現役の冒険者であった時から亜人種差別をするハージェス侯爵領に近付かず、また容姿(・・)の問題で他者との交流が少なかったためであるが。


彼女は豊かな農地を見て決意を新たにする。

この農地はハーフエルフの血と涙によって造られた歪な土地なのだ。あってはならない土地なのだ。

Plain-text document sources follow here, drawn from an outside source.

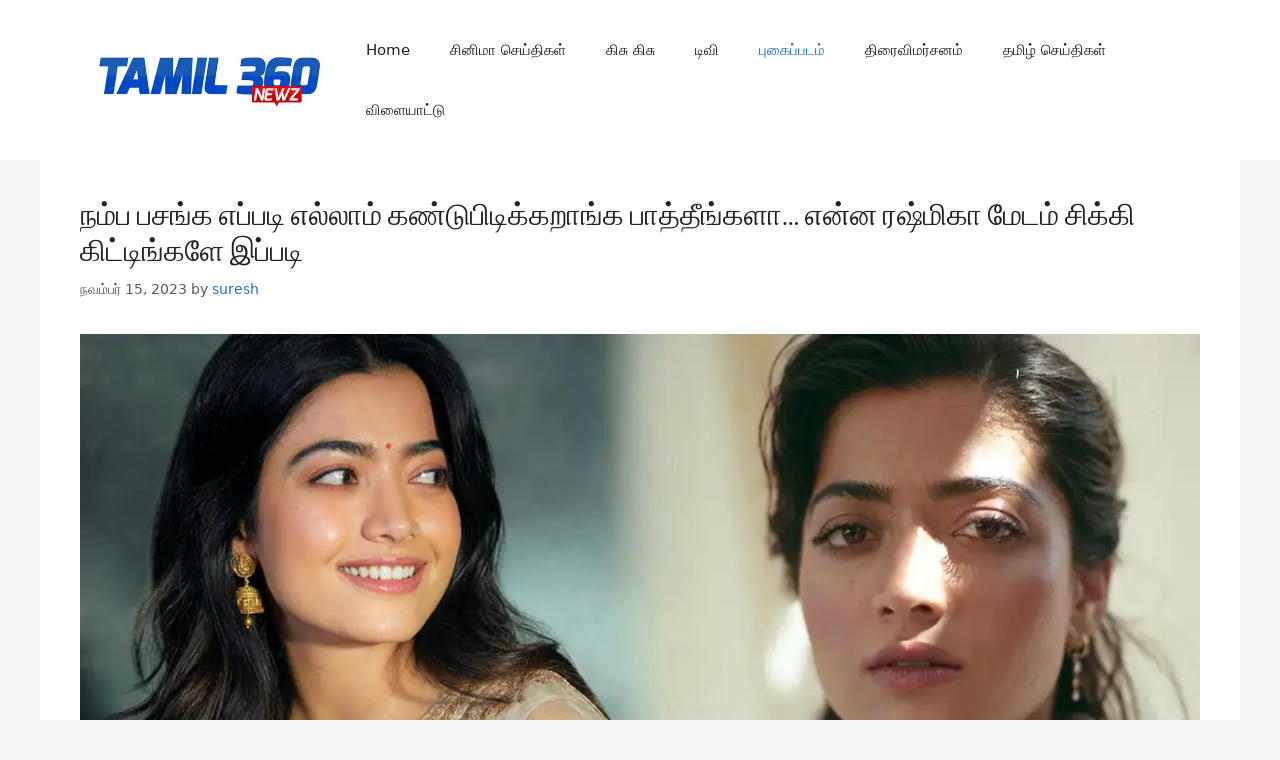

--- FILE ---
content_type: text/html; charset=utf-8
request_url: https://www.google.com/recaptcha/api2/aframe
body_size: 264
content:
<!DOCTYPE HTML><html><head><meta http-equiv="content-type" content="text/html; charset=UTF-8"></head><body><script nonce="7VC6-ISHa2oar4AtJArMZg">/** Anti-fraud and anti-abuse applications only. See google.com/recaptcha */ try{var clients={'sodar':'https://pagead2.googlesyndication.com/pagead/sodar?'};window.addEventListener("message",function(a){try{if(a.source===window.parent){var b=JSON.parse(a.data);var c=clients[b['id']];if(c){var d=document.createElement('img');d.src=c+b['params']+'&rc='+(localStorage.getItem("rc::a")?sessionStorage.getItem("rc::b"):"");window.document.body.appendChild(d);sessionStorage.setItem("rc::e",parseInt(sessionStorage.getItem("rc::e")||0)+1);localStorage.setItem("rc::h",'1768868228232');}}}catch(b){}});window.parent.postMessage("_grecaptcha_ready", "*");}catch(b){}</script></body></html>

(…今まで己の鍛錬にしか興味がなかった結果がコレか。もっと早くに気がついていればこんな事には…。…ならば今までの罪滅ぼしのために徹底的にハージェス侯国の大地を止めてやる。農奴による開発すらも叶わぬほど絶望となるように、土地を放棄するしかなくなるように…!)



「サギニ様。ハージェス侯国での土と水の精霊の活動場所ですが、これは今までと同じように…?」


「そうですね。ナキア伯国はジエラ様とベルフィお嬢様がお世話になっています。かの国の大地を潤すのに役立ってもらいましょう。私はナキア伯国の正確な領土や位置は分かりませんから貴女に一任します」


「ハハッ! サギニ様の仰せのままに!」



ハージェス侯国の大地を豊穣としていた精霊たちは、ナキア伯国へとその活動場所を移す事となる。

これによってナキア伯国は長年の豊作が約束された土地となった。


なお、ヴェクストリアスは「邪悪なのはハージェス侯国の貴族だ。領民は被害者かもしれない」として、侯国でも比較的貧しい村々には「ナキア伯国は土地が肥えている」との噂をそれとなく流したのである。


ハージェス侯国が農奴の犠牲によって造られた不自然な土地であるのに対して、ナキア伯国がサギニの独断で豊穣の土地となるのも同じく不自然かも知れない。

しかし、そんな事はジエラの貞操を守る大切さと比べれば些細な事なのであった。